GRACE: Generating Socially Appropriate Robot Actions Leveraging LLMs and Human Explanations


Doǧan F. I., Ozyurt U., Cinar G., Gunes H.

2025 IEEE International Conference on Robotics and Automation, ICRA 2025, Georgia, United States Of America, 19 - 23 May 2025, pp.4330-4336, (Full Text) identifier

  • Publication Type: Conference Paper / Full Text
  • Doi Number: 10.1109/icra55743.2025.11127826
  • City: Georgia
  • Country: United States Of America
  • Page Numbers: pp.4330-4336
  • Middle East Technical University Affiliated: Yes

Abstract

When operating in human environments, robots need to handle complex tasks while both adhering to social norms and accommodating individual preferences.
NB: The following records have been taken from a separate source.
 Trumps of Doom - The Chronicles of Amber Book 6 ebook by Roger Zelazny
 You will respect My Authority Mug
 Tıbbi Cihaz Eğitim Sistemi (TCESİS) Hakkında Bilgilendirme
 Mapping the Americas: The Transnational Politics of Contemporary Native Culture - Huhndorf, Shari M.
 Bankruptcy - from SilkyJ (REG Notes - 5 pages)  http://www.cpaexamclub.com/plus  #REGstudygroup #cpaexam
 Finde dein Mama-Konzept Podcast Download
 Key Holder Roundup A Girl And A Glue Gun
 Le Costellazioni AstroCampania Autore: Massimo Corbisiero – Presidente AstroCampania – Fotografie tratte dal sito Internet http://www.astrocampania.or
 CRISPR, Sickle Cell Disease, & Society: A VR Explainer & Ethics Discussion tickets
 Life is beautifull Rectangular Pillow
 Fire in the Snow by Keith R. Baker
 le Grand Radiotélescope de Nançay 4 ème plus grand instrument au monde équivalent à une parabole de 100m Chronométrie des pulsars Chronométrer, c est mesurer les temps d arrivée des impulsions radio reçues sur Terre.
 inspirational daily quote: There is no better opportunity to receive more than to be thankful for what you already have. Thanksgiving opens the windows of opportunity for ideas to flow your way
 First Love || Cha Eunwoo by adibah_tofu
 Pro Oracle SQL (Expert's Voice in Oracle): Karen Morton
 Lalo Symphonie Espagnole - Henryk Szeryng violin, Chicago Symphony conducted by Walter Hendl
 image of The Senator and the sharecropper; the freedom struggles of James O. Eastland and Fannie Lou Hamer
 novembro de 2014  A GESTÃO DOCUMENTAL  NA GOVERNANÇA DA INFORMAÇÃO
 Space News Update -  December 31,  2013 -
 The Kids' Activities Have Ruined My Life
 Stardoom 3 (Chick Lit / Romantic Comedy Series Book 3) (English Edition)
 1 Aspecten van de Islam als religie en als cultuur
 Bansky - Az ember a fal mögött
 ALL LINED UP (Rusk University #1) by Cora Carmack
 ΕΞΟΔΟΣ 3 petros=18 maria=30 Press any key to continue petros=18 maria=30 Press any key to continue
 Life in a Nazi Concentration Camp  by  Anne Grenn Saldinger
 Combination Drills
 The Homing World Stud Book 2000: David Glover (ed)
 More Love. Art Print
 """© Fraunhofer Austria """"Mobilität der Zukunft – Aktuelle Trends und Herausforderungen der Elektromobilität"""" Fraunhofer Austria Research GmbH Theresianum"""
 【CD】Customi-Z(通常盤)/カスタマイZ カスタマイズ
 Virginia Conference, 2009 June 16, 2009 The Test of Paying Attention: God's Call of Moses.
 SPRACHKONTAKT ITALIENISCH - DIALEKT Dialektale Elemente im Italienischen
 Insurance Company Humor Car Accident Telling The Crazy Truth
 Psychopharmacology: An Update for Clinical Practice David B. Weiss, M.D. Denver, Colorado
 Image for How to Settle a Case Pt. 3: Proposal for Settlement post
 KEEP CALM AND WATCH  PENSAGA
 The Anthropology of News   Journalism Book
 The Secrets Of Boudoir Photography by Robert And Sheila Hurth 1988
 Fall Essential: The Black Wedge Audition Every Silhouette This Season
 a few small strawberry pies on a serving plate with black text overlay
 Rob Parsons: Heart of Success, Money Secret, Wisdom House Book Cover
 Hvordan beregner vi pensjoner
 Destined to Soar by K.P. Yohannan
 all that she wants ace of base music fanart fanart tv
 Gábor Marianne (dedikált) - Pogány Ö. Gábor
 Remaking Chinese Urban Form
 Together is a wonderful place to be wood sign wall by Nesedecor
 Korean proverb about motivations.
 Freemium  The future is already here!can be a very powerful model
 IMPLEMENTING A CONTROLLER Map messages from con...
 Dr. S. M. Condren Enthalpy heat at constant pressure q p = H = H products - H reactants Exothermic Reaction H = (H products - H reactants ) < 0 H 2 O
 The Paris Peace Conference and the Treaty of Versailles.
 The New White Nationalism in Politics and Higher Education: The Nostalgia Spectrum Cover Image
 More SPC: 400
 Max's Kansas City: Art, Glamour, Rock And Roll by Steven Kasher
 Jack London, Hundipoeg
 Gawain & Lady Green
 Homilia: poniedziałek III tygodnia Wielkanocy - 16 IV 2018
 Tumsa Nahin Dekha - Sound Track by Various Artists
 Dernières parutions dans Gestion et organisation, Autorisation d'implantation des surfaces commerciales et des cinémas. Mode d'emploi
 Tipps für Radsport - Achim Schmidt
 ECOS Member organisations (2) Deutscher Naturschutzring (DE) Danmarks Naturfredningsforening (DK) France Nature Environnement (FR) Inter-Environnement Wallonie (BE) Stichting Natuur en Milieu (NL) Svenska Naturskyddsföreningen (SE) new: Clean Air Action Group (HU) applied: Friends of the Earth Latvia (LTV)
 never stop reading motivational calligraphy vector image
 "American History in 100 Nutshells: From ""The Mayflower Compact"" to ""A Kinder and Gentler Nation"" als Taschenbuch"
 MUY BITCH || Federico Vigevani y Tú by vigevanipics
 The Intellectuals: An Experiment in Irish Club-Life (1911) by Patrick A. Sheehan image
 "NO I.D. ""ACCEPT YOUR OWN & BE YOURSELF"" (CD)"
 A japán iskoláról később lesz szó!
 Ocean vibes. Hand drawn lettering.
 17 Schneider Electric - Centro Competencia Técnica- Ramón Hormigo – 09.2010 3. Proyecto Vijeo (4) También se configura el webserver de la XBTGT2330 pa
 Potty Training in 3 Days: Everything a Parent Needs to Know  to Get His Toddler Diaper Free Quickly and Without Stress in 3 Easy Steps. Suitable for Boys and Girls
For instance, based on common sense knowledge, a household robot can pre-dict that it should avoid vacuuming during a social gathering, but it may still be uncertain whether it should vacuum before or after having guests. In such cases, integrating common-sense knowledge with human preferences, often conveyed through human explanations, is fundamental yet a challenge for existing systems. In this paper, we introduce GRACE, a novel approach addressing this while generating socially appropriate robot actions. GRACE leverages common sense knowledge from LLMs, and it integrates this knowledge with human explanations through a generative network. The bidirectional structure of GRACE enables robots to refine and enhance LLM predictions by utilizing human explanations and makes robots capable of generating such explanations for human-specified actions. Our evaluations show that integrating human explanations boosts GRACE's performance, where it outperforms several baselines and provides sensible explanations.